Perché i nutrizionisti consigliano di mangiare più pesce in scatola

Sardine, salmone, sgombro e altri pesci in scatola racchiudono una grande quantità di nutrienti essenziali e possono essere integrati facilmente in una dieta sana ed equilibrata.

Gli esperti di nutrizione spesso preferiscono gli alimenti freschi e integrali a quelli trasformati, ma fanno un’eccezione quando si tratta di pesce in scatola. “Piuttosto che fornire singoli nutrienti isolati, si tratta di un alimento completo”, afferma il nutrizionista Colin Robertson, sottolineando la presenza di acidi grassi omega-3 e delle vitamine B12 e D presenti nei pesci grassi come le sardine, lo sgombro e le acciughe.

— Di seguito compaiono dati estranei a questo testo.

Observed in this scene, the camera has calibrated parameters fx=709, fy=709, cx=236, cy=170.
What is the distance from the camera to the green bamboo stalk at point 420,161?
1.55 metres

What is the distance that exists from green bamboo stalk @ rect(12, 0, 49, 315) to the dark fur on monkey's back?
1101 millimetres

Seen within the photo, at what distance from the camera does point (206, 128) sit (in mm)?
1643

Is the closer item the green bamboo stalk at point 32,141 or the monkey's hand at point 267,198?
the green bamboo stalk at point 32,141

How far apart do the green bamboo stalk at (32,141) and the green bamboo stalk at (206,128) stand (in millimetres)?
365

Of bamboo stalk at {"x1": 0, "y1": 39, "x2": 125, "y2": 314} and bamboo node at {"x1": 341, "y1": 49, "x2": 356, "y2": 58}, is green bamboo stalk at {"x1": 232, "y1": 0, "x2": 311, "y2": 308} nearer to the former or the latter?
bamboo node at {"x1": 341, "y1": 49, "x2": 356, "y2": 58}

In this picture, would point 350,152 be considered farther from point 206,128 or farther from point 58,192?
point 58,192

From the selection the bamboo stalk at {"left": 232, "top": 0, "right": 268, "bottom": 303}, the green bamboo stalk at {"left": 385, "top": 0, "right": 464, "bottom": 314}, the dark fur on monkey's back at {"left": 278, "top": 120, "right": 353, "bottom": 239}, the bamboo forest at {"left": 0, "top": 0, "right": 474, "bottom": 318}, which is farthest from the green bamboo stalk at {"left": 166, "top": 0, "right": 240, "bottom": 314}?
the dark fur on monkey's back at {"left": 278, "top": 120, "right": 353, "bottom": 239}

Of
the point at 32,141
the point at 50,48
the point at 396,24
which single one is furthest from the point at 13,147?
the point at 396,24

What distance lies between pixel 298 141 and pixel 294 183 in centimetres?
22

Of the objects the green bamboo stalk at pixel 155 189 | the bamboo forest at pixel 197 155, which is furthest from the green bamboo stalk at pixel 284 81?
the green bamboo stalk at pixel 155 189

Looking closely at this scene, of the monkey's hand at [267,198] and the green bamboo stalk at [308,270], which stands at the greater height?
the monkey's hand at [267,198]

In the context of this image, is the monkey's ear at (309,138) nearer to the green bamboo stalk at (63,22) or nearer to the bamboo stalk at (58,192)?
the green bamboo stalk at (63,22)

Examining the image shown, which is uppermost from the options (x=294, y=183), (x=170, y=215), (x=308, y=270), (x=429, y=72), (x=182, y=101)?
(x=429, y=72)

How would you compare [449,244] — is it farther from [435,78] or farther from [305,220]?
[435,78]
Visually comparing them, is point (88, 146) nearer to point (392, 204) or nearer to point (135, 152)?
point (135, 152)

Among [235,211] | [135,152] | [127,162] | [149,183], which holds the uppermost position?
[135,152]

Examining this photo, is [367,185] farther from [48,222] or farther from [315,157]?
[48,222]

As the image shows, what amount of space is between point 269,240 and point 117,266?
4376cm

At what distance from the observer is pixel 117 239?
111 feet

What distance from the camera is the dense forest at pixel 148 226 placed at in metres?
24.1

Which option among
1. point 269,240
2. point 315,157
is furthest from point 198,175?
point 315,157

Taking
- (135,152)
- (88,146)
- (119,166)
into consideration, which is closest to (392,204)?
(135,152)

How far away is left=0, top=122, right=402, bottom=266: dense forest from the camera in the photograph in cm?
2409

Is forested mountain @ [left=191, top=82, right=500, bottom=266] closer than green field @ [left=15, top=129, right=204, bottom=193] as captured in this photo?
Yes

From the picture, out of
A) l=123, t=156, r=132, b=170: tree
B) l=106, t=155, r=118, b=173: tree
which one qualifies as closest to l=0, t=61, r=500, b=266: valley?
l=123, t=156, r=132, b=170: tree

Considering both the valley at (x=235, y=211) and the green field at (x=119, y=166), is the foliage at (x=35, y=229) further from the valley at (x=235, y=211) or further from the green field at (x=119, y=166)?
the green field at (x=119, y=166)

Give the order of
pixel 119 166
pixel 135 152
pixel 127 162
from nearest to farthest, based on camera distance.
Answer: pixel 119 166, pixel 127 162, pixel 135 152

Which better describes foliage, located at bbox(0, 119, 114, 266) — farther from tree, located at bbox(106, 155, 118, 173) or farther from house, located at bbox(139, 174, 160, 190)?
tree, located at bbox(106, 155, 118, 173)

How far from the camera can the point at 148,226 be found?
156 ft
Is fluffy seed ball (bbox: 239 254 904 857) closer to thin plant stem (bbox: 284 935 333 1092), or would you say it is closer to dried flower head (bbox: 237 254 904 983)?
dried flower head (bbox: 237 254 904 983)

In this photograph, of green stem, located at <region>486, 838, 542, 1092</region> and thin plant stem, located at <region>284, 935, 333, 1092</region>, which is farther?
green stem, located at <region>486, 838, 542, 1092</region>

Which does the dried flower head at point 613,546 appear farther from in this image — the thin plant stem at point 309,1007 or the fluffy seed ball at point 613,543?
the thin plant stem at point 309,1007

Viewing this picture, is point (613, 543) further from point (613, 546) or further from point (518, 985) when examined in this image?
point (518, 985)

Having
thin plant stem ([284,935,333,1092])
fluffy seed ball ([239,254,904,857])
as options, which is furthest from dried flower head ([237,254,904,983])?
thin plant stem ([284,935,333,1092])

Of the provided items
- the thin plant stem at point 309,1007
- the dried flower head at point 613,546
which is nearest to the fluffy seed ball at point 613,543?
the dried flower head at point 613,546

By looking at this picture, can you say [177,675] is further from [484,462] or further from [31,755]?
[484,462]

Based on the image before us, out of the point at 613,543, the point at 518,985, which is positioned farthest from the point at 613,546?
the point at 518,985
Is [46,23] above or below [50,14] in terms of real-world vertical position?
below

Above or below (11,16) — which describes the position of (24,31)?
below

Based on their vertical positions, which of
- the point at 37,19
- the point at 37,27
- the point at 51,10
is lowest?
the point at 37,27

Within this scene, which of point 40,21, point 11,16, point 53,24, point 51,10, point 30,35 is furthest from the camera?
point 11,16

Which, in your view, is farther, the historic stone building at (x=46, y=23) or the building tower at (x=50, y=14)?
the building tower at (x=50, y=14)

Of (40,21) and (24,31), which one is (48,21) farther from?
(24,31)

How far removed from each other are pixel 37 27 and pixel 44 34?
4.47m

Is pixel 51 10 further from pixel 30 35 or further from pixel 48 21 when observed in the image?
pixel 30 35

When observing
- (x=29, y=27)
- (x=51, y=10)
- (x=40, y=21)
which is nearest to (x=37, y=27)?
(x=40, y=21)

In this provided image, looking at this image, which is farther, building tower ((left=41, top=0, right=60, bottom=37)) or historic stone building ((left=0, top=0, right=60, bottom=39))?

Oltre al tonno, al salmone e alle aringhe, anche queste varietà in scatola ad alto contenuto proteico e a basso contenuto calorico rappresentano una scelta pratica, afferma Sonal Haerter, assistente universitario e medico specialista in medicina interna presso la Creighton University. “Sono disponibili tutto l’anno e, se paragonati al pesce fresco, sono più convenienti”.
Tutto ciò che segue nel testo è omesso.